Le respect mutuel dans le métier du chien

Je ne fais pas ce métier pour faire la morale aux clients. Je fais ce métier pour aider les clients à mieux comprendre leur chien et à en avoir le contrôle en toutes circonstances.

Beaucoup de mes collègues affichent des images avec nombre de X rouges pour signifier qu’ils n’utilisent pas tel ou tel type de collier. Je ne base pas ma publicité sur l’utilisation d’un accessoire en particulier (clicker, licou, harnais…) ou sur le fait que je n’emploie pas un outil spécifique (étrangleur, pics, chocs…). J’explique au client que l’important se trouve dans la relation et non dans un quelconque accessoire à la mode ou à bannir.

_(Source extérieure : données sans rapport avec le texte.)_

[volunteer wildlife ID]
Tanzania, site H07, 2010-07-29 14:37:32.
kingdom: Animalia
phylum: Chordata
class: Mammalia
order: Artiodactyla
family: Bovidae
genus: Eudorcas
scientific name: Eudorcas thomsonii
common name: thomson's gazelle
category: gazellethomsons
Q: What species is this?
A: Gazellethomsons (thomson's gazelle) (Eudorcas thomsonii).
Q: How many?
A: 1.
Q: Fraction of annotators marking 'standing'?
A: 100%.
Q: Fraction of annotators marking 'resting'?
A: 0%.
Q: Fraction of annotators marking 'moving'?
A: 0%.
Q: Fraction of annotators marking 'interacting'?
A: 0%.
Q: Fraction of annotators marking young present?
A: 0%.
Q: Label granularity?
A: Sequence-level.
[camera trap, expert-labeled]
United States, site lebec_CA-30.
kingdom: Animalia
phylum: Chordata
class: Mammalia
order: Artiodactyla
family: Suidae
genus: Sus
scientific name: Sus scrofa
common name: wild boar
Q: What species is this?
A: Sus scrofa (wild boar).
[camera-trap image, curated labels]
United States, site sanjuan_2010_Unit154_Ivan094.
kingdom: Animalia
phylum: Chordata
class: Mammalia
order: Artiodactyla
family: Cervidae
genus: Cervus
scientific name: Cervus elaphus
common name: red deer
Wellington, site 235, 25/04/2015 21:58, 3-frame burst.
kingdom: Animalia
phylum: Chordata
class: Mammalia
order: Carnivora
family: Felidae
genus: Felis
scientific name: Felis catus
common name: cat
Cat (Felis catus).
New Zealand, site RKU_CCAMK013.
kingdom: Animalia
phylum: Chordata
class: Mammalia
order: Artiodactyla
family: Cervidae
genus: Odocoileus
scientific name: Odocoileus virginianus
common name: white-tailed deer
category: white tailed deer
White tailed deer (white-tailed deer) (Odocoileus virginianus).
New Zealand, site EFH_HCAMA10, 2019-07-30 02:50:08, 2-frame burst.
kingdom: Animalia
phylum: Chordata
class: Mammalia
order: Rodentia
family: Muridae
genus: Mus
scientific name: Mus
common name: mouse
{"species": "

Que faire quand un client me téléphone pour me demander si j’utilise un étrangleur? J’explique que ce n’est pas l’outil utilisé qui détermine le résultat. Que le chien doit d’abord développer sa confiance en lui pour être bien dans ses poils et que son propriétaire doit apprendre à communiquer avec lui et établir un lien ancré dans le respect mutuel.

Que faire quand un client se présente dans mes cours avec un étrangleur dans le cou de son chien? Quand un client tient fermement à utiliser cet outil, je préfère lui enseigner à l’utiliser correctement et le moins possible… que de lui faire la morale et de le voir déguerpir pour aller consulter un professionnel qui aura des méthodes beaucoup plus coercitives que les miennes. Dans la majorité des cas, au fil des semaines, je vois le client changer son approche et il n’est pas rare que l’étrangleur finisse ses jours au fond d’un tiroir.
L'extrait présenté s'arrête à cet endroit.